**OBJECTIVE**
Extend the forum discussion about two identical hard drives, one of which runs noisily, by writing what follows its final sentence.

━━━━━ EXTRACT TO READ ━━━━━

It doesn't/can't check for mechanical differences but if the power settings and sleep states are the same, if all other things are equal, you'd expect them to be making similar noise so any difference could be down to mechanical differences.

The last thing I'd check before calling that though is to fire up perfmon in Windows and monitor the noisy drive to check if something is reading/writing to the drive.

Partition layout wouldn't make one drive of the same model more noisy than another, if it's not a software setting thing (not sleeping/APM), then it will either be one drive is being read/written too and the other isn't or some sort of mechanical difference between the drives.
 
Hi All,

I have two identical Toshiba X300 4TB HDD's in my PC running windows 11.

One of them is always spinning at full speed and is creating a lot of noise and vibration. When I remove power from the noisy one, the other one makes very little noise and vibration.

━━━━━ SOURCE MATERIAL ━━━━━

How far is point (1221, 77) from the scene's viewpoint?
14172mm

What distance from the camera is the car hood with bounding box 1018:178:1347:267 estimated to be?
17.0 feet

━━━━━

**TASK OUTPUT**
Been a while since I played with HDDs but see if you can find any info about Automatic Acoustic Management (AAM) modes on your drives. Sometimes you can enable the AAM mode to quieten a drive.
 
I've used Perfmon to check that there are no disk reads or writes to either of these drives after the computer has booted.

When you say mechanical differences between them, what kind of thing do you mean? As they are identical drives (same make and model). Could it be something like a jumper link on the drive somewhere?

In CDI, the option to enable AAM doesn't do anything and I cant find any info that Toshiba drives support it.

CDI-AAM-Toshiba.jpg


I think I may possibly have some portable programs that run from the noisy drive as my downloads folder is on it and I may have links on my desktop that run from the disk but obviously they are not running at startup (nothing in task manager > startup items that relates to the drive).

I've just done a backup using reflect to the quieter drive (which is my backups drive) and during this the drive was very quiet, when touching the drive all you felt was the odd clunk (as expected) but the noisy drive below it is permanently vibrating (night & day). I reckon this has to be something related to a power setting rather anything to do with data transfer because the noisy drive is running full speed as soon as the PC gets switched on.
 
The drive health is ok so I would just bungee it (see video posted above).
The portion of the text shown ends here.